[Spatial data with pictures]
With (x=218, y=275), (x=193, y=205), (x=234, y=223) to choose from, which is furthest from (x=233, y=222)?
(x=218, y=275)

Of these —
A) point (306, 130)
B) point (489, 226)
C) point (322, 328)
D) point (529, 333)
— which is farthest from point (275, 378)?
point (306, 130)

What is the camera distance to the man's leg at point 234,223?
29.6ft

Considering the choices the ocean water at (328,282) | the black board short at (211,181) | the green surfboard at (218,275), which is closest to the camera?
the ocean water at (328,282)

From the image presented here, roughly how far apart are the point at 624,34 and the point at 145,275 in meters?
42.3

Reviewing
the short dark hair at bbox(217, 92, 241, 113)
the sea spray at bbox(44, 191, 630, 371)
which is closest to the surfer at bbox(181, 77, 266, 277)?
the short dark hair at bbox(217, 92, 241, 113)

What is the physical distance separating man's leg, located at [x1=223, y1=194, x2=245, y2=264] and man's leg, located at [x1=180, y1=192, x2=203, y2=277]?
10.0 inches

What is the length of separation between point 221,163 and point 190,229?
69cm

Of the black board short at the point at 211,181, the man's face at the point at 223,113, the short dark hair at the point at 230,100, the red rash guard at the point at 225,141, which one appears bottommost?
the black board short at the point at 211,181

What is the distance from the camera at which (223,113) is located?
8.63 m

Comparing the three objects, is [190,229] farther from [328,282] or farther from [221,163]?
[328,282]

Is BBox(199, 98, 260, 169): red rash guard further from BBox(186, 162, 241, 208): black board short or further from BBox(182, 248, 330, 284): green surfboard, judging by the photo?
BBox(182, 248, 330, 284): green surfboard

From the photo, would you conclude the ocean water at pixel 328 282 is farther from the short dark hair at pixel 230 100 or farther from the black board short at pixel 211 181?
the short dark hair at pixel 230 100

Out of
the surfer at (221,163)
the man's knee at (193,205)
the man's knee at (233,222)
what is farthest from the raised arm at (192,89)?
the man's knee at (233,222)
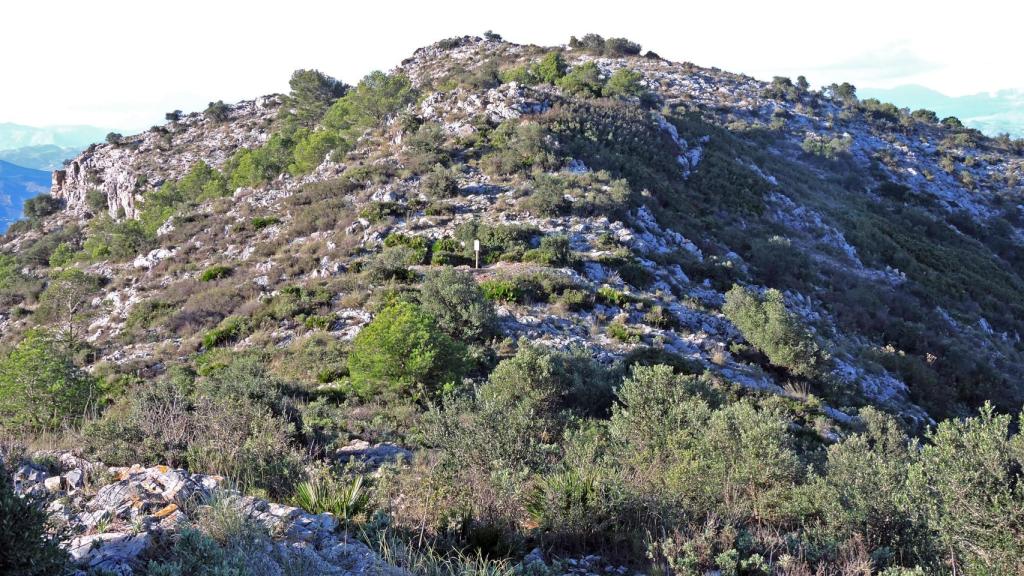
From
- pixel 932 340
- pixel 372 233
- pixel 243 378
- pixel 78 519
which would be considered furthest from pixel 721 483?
pixel 932 340

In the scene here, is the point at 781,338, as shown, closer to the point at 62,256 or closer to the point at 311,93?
the point at 62,256

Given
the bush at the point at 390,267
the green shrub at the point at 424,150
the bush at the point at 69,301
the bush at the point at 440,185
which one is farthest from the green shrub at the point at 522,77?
the bush at the point at 69,301

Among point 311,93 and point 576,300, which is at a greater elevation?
point 311,93

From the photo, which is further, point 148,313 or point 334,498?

■ Challenge ■
Omitting all images, retype each line of the records precisely.

■ Finished answer ■
With (x=218, y=275), (x=193, y=205), (x=234, y=223) to choose from, which is furthest from (x=233, y=222)?
(x=218, y=275)

Of these —
A) point (306, 130)
B) point (489, 226)
C) point (322, 328)
D) point (529, 333)
— which is farthest from point (275, 378)?
point (306, 130)

What is the camera distance to the man's leg at point 234,223?
29.6ft

Considering the choices the ocean water at (328,282) | the black board short at (211,181) | the green surfboard at (218,275), which is closest to the camera?
the ocean water at (328,282)

From the image presented here, roughly how far apart are the point at 624,34 and the point at 145,275 in meters?
42.3

Reviewing
the short dark hair at bbox(217, 92, 241, 113)
the sea spray at bbox(44, 191, 630, 371)
which is closest to the surfer at bbox(181, 77, 266, 277)?
the short dark hair at bbox(217, 92, 241, 113)

What is the physical distance separating man's leg, located at [x1=223, y1=194, x2=245, y2=264] and man's leg, located at [x1=180, y1=192, x2=203, y2=277]?
10.0 inches

What is the length of separation between point 221,163 and point 190,229?
69cm

Of the black board short at the point at 211,181, the man's face at the point at 223,113, the short dark hair at the point at 230,100, the red rash guard at the point at 225,141, which one appears bottommost?
the black board short at the point at 211,181

What is the distance from the camera at which (223,113) is located?
8.63 m

Comparing the three objects, is [190,229] farther from [328,282] or farther from [221,163]?
[328,282]

Is BBox(199, 98, 260, 169): red rash guard further from BBox(186, 162, 241, 208): black board short or further from BBox(182, 248, 330, 284): green surfboard, judging by the photo?
BBox(182, 248, 330, 284): green surfboard

From the photo, would you conclude the ocean water at pixel 328 282 is farther from the short dark hair at pixel 230 100 or farther from the black board short at pixel 211 181?
the short dark hair at pixel 230 100

Out of
the surfer at (221,163)
the man's knee at (193,205)
the man's knee at (233,222)
what is farthest from the raised arm at (192,89)?
the man's knee at (233,222)
From
- pixel 932 340
- pixel 372 233
- pixel 243 378
- pixel 78 519
which would be considered furthest from pixel 721 483?
pixel 932 340

In the scene here, is the point at 781,338, as shown, closer to the point at 62,256 or closer to the point at 311,93?
the point at 62,256

Given
the bush at the point at 390,267
the green shrub at the point at 424,150
the bush at the point at 69,301
the bush at the point at 440,185
which one is farthest from the green shrub at the point at 522,77?
the bush at the point at 69,301

Among point 311,93 and point 576,300, which is at a greater elevation?
point 311,93

From the photo, which is further, point 148,313 or point 334,498?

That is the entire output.